From eb72584af8f5a598740a87ee024d0d899fdffc8d Mon Sep 17 00:00:00 2001
From: Terry Truong <terry06890@gmail.com>
Date: Thu, 26 May 2022 01:06:16 +1000
Subject: Trim otol tree to avoid certain slowdowns

Some nodes had multiple ancestors with over 10k children, and
jump-searching to them could take almost a minute for vue to load.
---
 backend/data/genOtolData.py | 133 +++++++++++++++++++++++++++++++++-----------
 1 file changed, 99 insertions(+), 34 deletions(-)

(limited to 'backend/data/genOtolData.py')

diff --git a/backend/data/genOtolData.py b/backend/data/genOtolData.py
index d1567d3..252e9f2 100755
--- a/backend/data/genOtolData.py
+++ b/backend/data/genOtolData.py
@@ -1,6 +1,6 @@
 #!/usr/bin/python3
 
-import sys, os.path, re
+import sys, os, re
 import json, sqlite3
 
 usageInfo =  f"usage: {sys.argv[0]}\n"
@@ -18,6 +18,9 @@ usageInfo += "Expected annotations.json format:\n"
 usageInfo += "    JSON object holding information about the tree-of-life release.\n"
 usageInfo += "    The object's 'nodes' field maps node IDs to objects holding information about that node,\n"
 usageInfo += "    such as phylogenetic trees that support/conflict with it's placement.\n"
+usageInfo += "\n"
+usageInfo += "Some node trimming is done on the extracted tree, for performance and relevance reasons.\n"
+usageInfo += "The app can get quite laggy when some nodes in the chain have over 10k children.\n"
 if len(sys.argv) > 1:
 	print(usageInfo, file=sys.stderr)
 	sys.exit(1)
@@ -26,9 +29,10 @@ treeFile = "otol/labelled_supertree_ottnames.tre"
 annFile = "otol/annotations.json"
 dbFile = "data.db"
 nodeMap = {} # Maps node IDs to node objects
-idToName = {} # Maps node IDs to names
 nameToFirstId = {} # Maps node names to first found ID (names might have multiple IDs)

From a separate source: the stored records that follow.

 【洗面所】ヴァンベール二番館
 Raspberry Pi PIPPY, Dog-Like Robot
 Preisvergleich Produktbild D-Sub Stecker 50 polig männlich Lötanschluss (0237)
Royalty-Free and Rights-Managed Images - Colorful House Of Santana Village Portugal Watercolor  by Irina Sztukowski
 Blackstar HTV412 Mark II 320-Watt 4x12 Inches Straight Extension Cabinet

 dupNameToIds = {} # Maps names of nodes with multiple IDs to those node IDs
+softChildLimit = 100
+keptNamesFile = "namesToKeep.txt" # Contains names to keep when doing node trimming
 
 # Parse treeFile
 print("Parsing tree file")
@@ -81,7 +85,6 @@ def parseNewick():
 		nodeMap[id] = {"name": name, "children": [], "parent": None, "tips": 1, "pSupport": False}
 		return id
 def updateNameMaps(name, id):
-	idToName[id] = name
 	if name not in nameToFirstId:
 		nameToFirstId[name] = id
 	else:
@@ -136,7 +139,69 @@ def parseNewickName():
 		if match == None:
 			raise Exception("ERROR: invalid name \"{}\"".format(name))

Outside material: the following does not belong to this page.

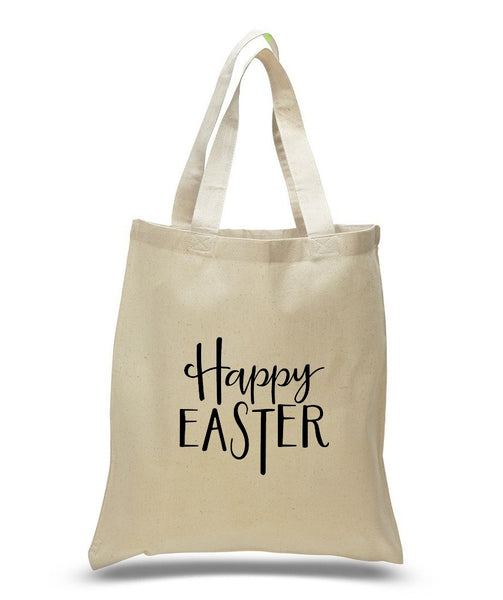Happy Easter Custom Cotton Tote Bag 102 - GeorgiaBags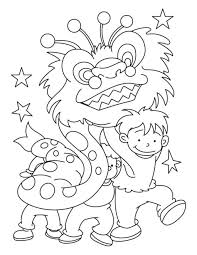 chinese new year coloring pages little new year coloring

 		return [match.group(1).replace("_", " "), match.group(2)]
-rootName = parseNewick()
+rootId = parseNewick()
+# For nodes with *many* children, remove some of those children
+print("Trimming nodes from tree")
+namesToKeep = set()
+if os.path.exists(keptNamesFile):
+	with open(keptNamesFile) as file: # Contains names with an image (incl linked), desc, or reduced-tree-presence
+		for line in file:
+			namesToKeep.add(line.rstrip())
+else:
+	print("WARNING: No '{}' file found".format(keptNamesFile))
+def trimChildren(nodeId):
+	""" Traverse node tree, looking for nodes with too many children """
+	nodeObj = nodeMap[nodeId]
+	tipsRemoved = 0
+	if len(nodeObj["children"]) > softChildLimit:
+		childIds = nodeObj["children"]
+		# Look for children to delete, excluding 'kept nodes'
+		idsToKeep, otherIds = [], []
+		for id in childIds:
+			if nodeMap[id]["name"] in namesToKeep:
+				idsToKeep.append(id)
+			else:
+				otherIds.append(id)
+		if len(idsToKeep) < softChildLimit:
+			# Order by decreasing number of tips, placing excess children in list
+			numMoreToKeep = softChildLimit - len(idsToKeep)
+			otherIds.sort(key = lambda id: nodeMap[id]["tips"], reverse=True)
+			idsToKeep.extend(otherIds[:numMoreToKeep])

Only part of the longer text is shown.